Some of the red flags for p-hacking are the use of median splits in the data,
high and low responders when it's actually a continuous distribution.
Why not use the continuous scores?
Unconventional analysis choices or internal inconsistent analysis choices.
So maybe the researchers looked through lots of different possibilities and
they just picked the thing that worked the best.
P-values close to the threshold of 0.05
is one of the red flags that they pointed out.
Not everybody's P-value can be just under 0.05.
That's a flag for some effect that really wasn't significant and
then you're trying to get it to be more significant.
And then finally, unusual numbers of subjects without explanation.
This is a view of the preprocessing pipeline.
And this is a paper by Josh Carp from a few years ago.
And what he did is he analysed the same data set many different ways.
In fact, he analysed them 34,000 different ways.
Just by picking different analysis steps and several strategies for
each analysis step.
So that he has got almost 7,000 unique analysis pipelines,
five multiple comparisons correction strategies, leading to 34,000 maps.
And so this is the mean activation across all of the analysis maps,
and also the range.
So the point is that there's a lot of variability
according to these analysis pipeline choices.
Some of them are better than others.
But the solution here for us is to really be principled and
consistent in your analysis choices.
It's not bad to have a good pipeline or
to change things about your pipeline to make it better.
But we should really make those choices in advance of looking at the results
as much as possible.
So here finally are some do's and don'ts in terms of
what we should do to avoid selection bias problems.
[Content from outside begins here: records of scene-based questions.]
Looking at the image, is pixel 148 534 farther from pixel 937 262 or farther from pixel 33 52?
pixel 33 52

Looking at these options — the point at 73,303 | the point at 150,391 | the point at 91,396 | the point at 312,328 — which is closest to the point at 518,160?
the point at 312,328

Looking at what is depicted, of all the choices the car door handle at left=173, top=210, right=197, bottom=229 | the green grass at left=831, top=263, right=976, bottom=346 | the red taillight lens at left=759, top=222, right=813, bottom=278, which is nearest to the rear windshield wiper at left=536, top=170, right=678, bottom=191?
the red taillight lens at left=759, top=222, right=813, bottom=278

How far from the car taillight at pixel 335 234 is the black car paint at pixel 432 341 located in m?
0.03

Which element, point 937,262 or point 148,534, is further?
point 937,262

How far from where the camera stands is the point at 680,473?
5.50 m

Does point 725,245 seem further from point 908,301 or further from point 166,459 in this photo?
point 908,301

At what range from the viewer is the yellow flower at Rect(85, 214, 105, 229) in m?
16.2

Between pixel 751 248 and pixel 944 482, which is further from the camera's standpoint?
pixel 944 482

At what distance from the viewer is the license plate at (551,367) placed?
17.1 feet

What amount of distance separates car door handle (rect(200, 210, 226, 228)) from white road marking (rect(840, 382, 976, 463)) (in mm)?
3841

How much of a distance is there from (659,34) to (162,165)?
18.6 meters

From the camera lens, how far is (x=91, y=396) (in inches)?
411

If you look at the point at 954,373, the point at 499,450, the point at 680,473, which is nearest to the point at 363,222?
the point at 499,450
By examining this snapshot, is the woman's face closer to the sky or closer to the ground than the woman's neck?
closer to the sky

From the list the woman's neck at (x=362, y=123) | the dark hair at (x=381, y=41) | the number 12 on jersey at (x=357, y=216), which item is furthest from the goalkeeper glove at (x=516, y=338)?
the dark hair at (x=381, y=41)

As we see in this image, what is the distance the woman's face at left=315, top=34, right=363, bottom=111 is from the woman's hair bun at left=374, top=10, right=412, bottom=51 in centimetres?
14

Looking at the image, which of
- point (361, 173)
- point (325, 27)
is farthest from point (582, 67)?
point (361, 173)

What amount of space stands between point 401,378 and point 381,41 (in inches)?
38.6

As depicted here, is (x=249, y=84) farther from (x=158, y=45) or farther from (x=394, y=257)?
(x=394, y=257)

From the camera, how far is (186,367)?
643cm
So don't is thoughtless analysis.
I don't want to give you the idea that you should just choose everything and
advance in one analysis and then be done and not look at your data.
It's really important to explore the data,
to examine the data, examine the assumptions.
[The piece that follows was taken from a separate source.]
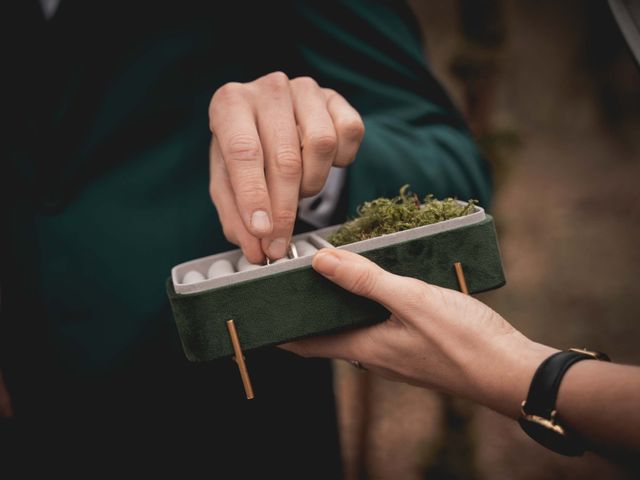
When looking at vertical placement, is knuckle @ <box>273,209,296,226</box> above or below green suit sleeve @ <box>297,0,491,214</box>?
below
The point is to get the right answer.
Not just to get the answer that we wanted in the first place.
And getting the right answer really requires looking at the data and
making some smart choices.
And sometimes we do have to change what we do based on what the data
actually looked like.
Don't do uncorrected exploratory analysis with strong conclusions.
So we can do those analyses but don't go to town and sell the story and
yourself on a finding that comes from an uncorrected exploratory analysis.
Do really work in advance to choose principled a prior hypothesis.
We talked about using net analysis to do that and that's in the next module.
And tried to conduct adequately powered studies which often requires a lot of
investment and resources.
There's a lot of various inferences that can come from that.
But do learn the techniques to make quantitative reverse inferences and
really use those to understand what your brain maps are telling you.
So that's the end of this module, thanks for listening.